Of Fracking and Frankenstorms

More than a week has passed since Sandy ravaged the Northeast.

Though far too many remain without power, shelter and other basic necessities throughout the tri-state area, most of us in Manhattan are resuming some semblance of normalcy.  Before we get too distracted by the immediacies of our daily lives, it is a good time to reflect on Sandy’s implications – including with respect to prospective widespread fracking in New York.

As my colleague Amy Mall blogged ahead of the Superstorm, the potential for flooding around fracking sites presents serious risks, particularly with respect to contamination from dangerous wastes.  A significant flooding event on a well-pad or at a wastewater storage site could result in toxic wastes flowing onto nearby properties, be they homes, farms, schools or forests.

While the major gas producing parts of Pennsylvania were spared a direct, hard hit this time, that should not be cause for complacency.  Such a hit could come with the next big storm, or the one after that – storms that scientists, and Governor Andrew Cuomo, tell us will become more and more frequent because “climate change is a reality.”  The impacts of a direct hit that brings flooding in any area with widespread gas development could be catastrophic.

Many parts of New York State that are targeted for new fracking lie squarely within areas that have been hard hit in past storms, including last year’s Tropical Storm Irene.  One farmer I know in Sullivan County, in the Catskills region, likes to say that they have experienced two hundred-year and one five-hundred-year storms in under a decade.  A number of these storms – which, though severe, were not hurricanes – resulted in devastating flooding in the area, destroying acres of productive farmland.  With thousands of acres of similar land leased for gas drilling throughout the Catskills and Southern Tier, the threat is not an idle or a trivial one.

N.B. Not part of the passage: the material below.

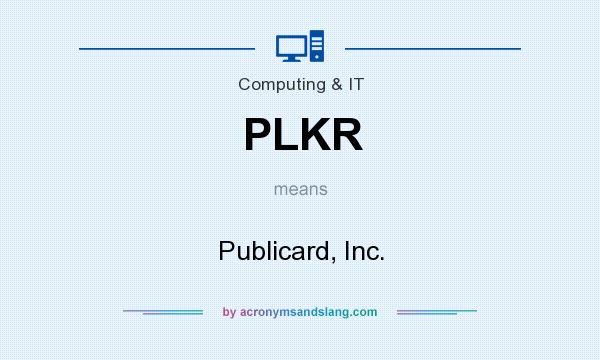 Computing & IT

PLKR

means

Publicard, Inc.

by acronymsandslang.com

It is absolutely clear that, consistent with the governor’s own admonitions that the state is “vulnerable” to the effects of global warming, as well as his oft-repeated assurances that science will dictate decision making on fracking in the state, the state must ensure that it has fully evaluated the considerable risks of permitting fracking in these vulnerable areas.

Even more critically, Governor Cuomo must move New York to the forefront in advancing real clean, sustainable energy solutions that will help move us beyond fossil fuels and address the climate crisis that those of us in Sandy’s wake are feeling all-too-intimately right now.